Is it mere vandalism, a messy rash on the skin of polite society? Or creativity trickling through cracks in mainstream culture? Graffiti is both, of course, and more. It is vox populi, the voice of the people.
Graffiti is all around us. On a bathroom wall it might be nothing but crude sexual gestures. On city streets it can remind us that not all the news is fit to print. In repressive countries it speaks truth to power.
Writing or painting on a wall serves the innate human drive for self-expression, a trait that’s as ancient as rock art and as current as TikTok. Like a bumper sticker or your latest Facebook post, graffiti seeks an audience.
It flourishes at the margins. Like weeds that bloom in vacant lots, graffiti bursts forth in the alleys and under bridges, across the steel hulls of freight cars and along the sides of shipping containers. Whether it’s a scribbled tag, or something as complex as a Diego Rivera mural, this outlaw art always draws me in.
For decades I’ve watched graffiti appear and disappear out on Old Munds Highway, where it slips under I-17 through a short concrete tunnel–a perfect canvas for graffiti. I assume that young people paint most of what shows up on the tunnel walls: a marijuana leaf here, a mushroom there, the occasional peace sign or red circle-A, for anarchy.
Graffiti accumulates in the tunnel for a year or so until someone–a highway worker, I guess–comes by to paint over it. Afterward, big rectangles of monkey-shit brown or prison-bathroom green hide all vestiges of anarchy.
Never for long, though. The kids will show up again one Friday night in the freshly-neutralized tunnel, slapping new paint up on the concrete. The gravel will crunch as they drive away, laughing. I hope they will make it home safe. I hope the homes themselves are safe places.
Being a teenager has never been easy, and it seems to get tougher all the time. Pressure to get good grades and admission to college can feel overwhelming. Dangerous drugs are everywhere. The normal emotional challenges of teen life get supercharged by social media. It’s a lot to deal with.
So I was pleased a year and a half ago, when the latest wave of graffiti appeared under I-17. Over a period of weeks, the underpass became the “Tunnel of Art”. Drivers at each end were greeted by a playful, larger-than-life cartoon character. Pink hearts with wings took flight. Clusters of yellow stars beamed. Young hands dipped in paint had left their dripping marks. Multi-hued bunches of flowers floated over boldly-lettered messages.
No hate, one said.
Kindness is the answer, said another.
There were others, each striking notes of encouragement and hope: Grow in your own way. You deserve good things. You are strong. You are brave. You are beautiful. You are valued. You are loved.

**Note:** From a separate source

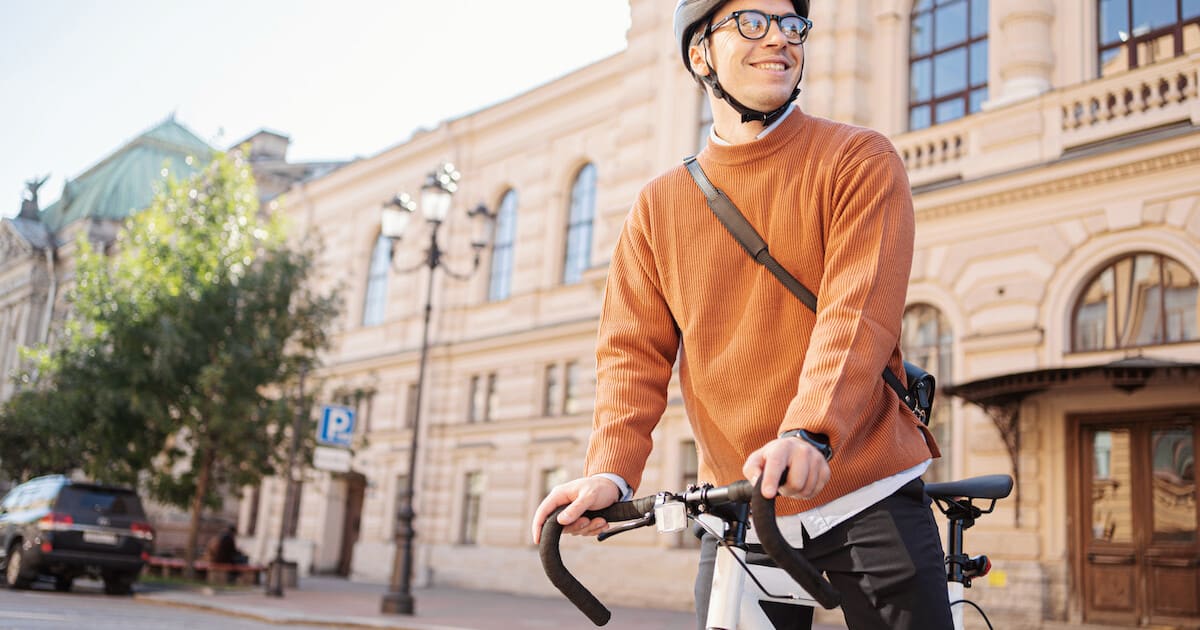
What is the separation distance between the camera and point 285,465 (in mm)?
24516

I drive Old Munds Highway about once a week, and for a year or so, my trips through the Tunnel of Art never failed to put a smile on my face.
But now it’s gone. A few weeks ago, the kids’ joyful work was dutifully snuffed out, this time with a shade of paint that could be called chronic-depression grey. Order has been restored.
Or maybe some angry, wounded kids will get there first, to splash their dark fury and private pain on the tunnel walls like fresh blood. To flip the middle finger at a world they can’t love, a world that might not love them enough.
Either way, I’ll be glad they are letting out what should not be kept inside. To any kid who feels the urge to leave a mark on those walls under the highway, my wish is that you do it. And that you find hope, and learn kindness, and know that you are loved.
Because, as one of those painted-over panels in the Tunnel of Art proclaimed, You deserve every good thing this world has to offer, and nothing less.